§ **EXTRACT**:
╭──
PAIGE: Hey Thelma, thank you so much for having me on your show. Umm like Thelma mentioned, my name is Paige and I am a Jamaican. I’ve been living in the US for quite some time now. I’m a student at American University and I study International Affairs Policy and Analysis and among my interests are culture and folktales and music and how all those things intersect in modern societies.
THELMA EKEOCHA: Thank you. So we are talking about a specific African…uhh.. folktale. So I just you know….can you let our listeners know why you are interested in folktales in general, especially African and West Indian folktales?
PAIGE: I think my interest in folktales comes first of all from my interest in culture. A lot of Jamaican folktales are some of the only things that we have left from African culture given that people were stolen and enslaved. Umm a lot of those folktales were passed down orally from the descendants of formerly enslaved people and it’s a way of really holding on to a culture that can be lost.
THELMA EKEOCHA: Right. Yeah, these stories are…. you know… have been passed down from our ancestors. These stories have been passed down through oral tradition over generations. And I think we can both agree that these stories are often told to children, right, as a way to pass down norms and values….umm to teach about different aspects of our culture.
THELMA EKEOCHA: Umm so with this particular that we have heard, what would you say is the main value being taught with this story?
╰──
§ **THE DATA**:
╭──
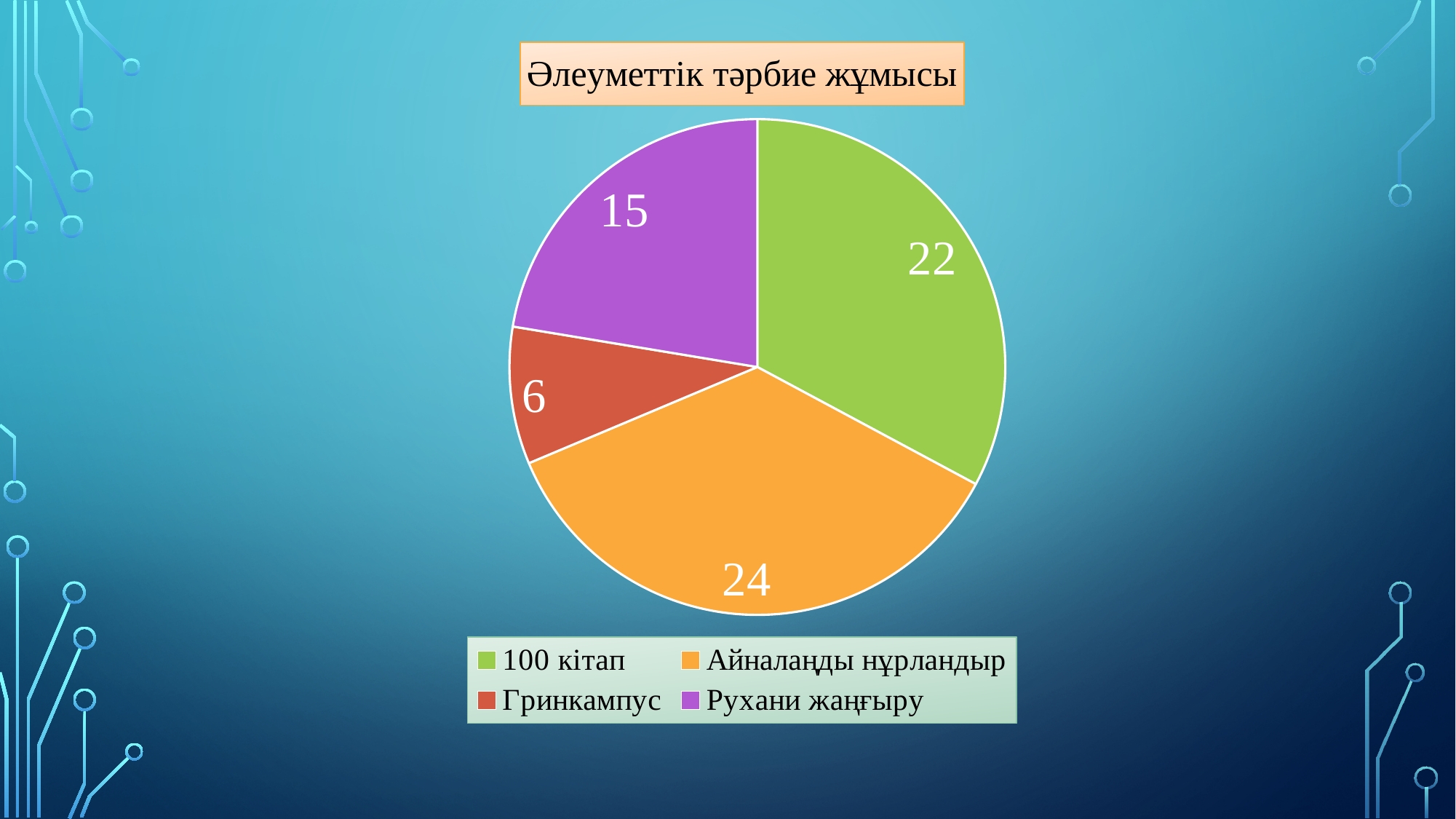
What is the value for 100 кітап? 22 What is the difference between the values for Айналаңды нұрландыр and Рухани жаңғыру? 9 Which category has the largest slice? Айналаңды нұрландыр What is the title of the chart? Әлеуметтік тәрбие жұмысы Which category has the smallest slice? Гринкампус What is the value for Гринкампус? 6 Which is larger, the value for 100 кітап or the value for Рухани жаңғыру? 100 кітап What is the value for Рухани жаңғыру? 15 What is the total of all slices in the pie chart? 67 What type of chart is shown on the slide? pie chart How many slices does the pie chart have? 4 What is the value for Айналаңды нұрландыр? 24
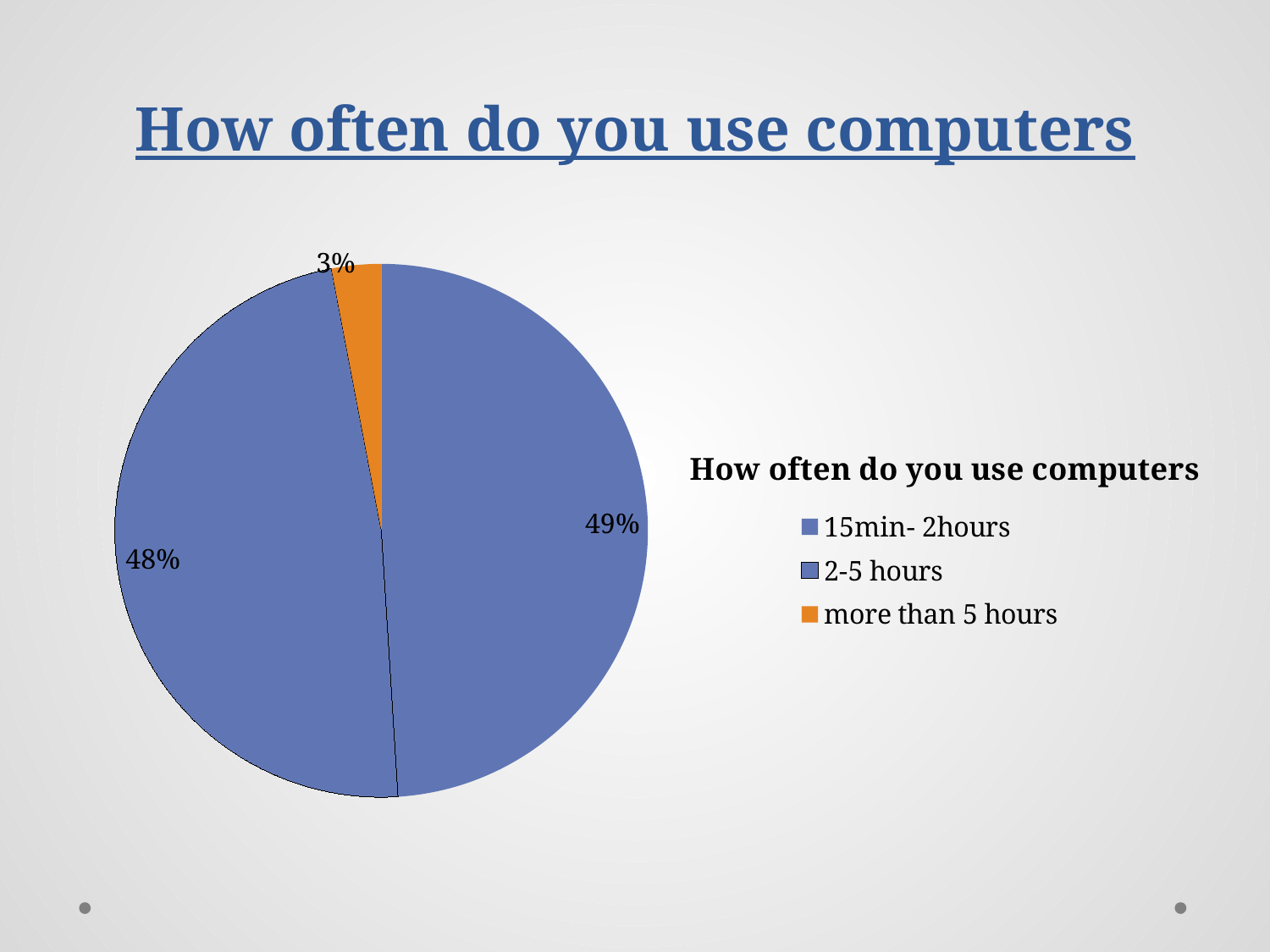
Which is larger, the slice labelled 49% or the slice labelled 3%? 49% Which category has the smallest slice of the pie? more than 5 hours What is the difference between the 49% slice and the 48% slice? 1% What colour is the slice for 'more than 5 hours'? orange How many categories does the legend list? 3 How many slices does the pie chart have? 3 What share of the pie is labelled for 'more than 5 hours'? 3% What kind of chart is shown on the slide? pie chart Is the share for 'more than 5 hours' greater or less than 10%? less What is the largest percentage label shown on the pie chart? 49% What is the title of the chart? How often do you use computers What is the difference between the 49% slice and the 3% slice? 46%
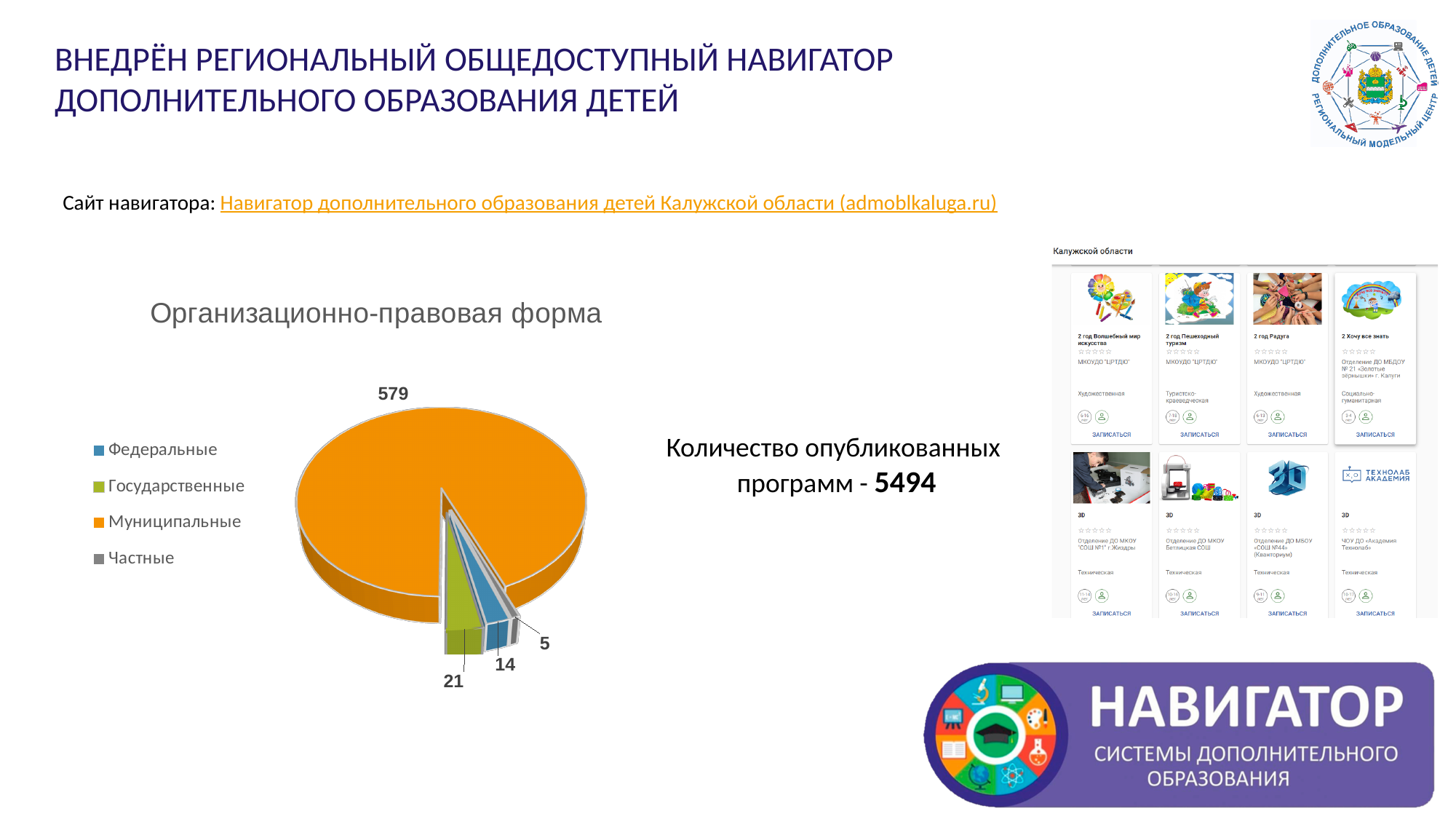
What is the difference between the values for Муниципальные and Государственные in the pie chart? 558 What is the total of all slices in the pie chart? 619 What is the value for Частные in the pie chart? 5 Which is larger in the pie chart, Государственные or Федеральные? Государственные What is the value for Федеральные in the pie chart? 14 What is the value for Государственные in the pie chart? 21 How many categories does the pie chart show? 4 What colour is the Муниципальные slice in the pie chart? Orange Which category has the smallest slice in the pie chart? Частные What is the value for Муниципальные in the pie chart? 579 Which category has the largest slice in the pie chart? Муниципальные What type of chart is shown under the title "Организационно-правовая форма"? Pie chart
╰──
§ **TASKS AND EXERCISES**:
1 – In the folktale interview, what does Paige study at American University?
2 – Please write the next part of the folktale interview, picking up right after its final line.
The material has no connection to the folktale interview.

§ **ANSWERS TO THE PROBLEMS**:
1 – International Affairs Policy and Analysis.

2 –
PAIGE: I think that …umm… you’re absolutely correct about it being you know lessons for children and young people. And I think for this one I’d say that in addition to you know like just not stealing in general, it would be just a larger story about greed, right?. So we heard about…umm… you know the renaming of himself to collect more goods from his in-laws’ homes and you know then going home with his bride then going back to steal from his in-laws’ house. Just really not being satisfied with what he’s already stolen and just keeps stealing more. I think it’s a larger commentary about… you know what befalls people, and greed.
THELMA EKEOCHA: Right and it’s interesting because the tortoise makes a lot of appearances in a lot of West African folktales, especially in a lot of Igbo folktales. So the Igbo people, the Igbo tribe, are one of the three main tribes in modern-day Nigeria. And I am an Igbo person. So, I grew up listening to a lot of stories that have the tortoise as the main character. And so he’s often portrayed as this umm wise yet greedy, cunning animal. And so it’s interesting to see how you see those two elements of him being a wise person to him choosing to be renamed as “all of you”…you know that’s a clever way to get more food at the wedding ceremony. And, also to see you know the idea of good and bad traits being portrayed in the same character. What would you like to say about that?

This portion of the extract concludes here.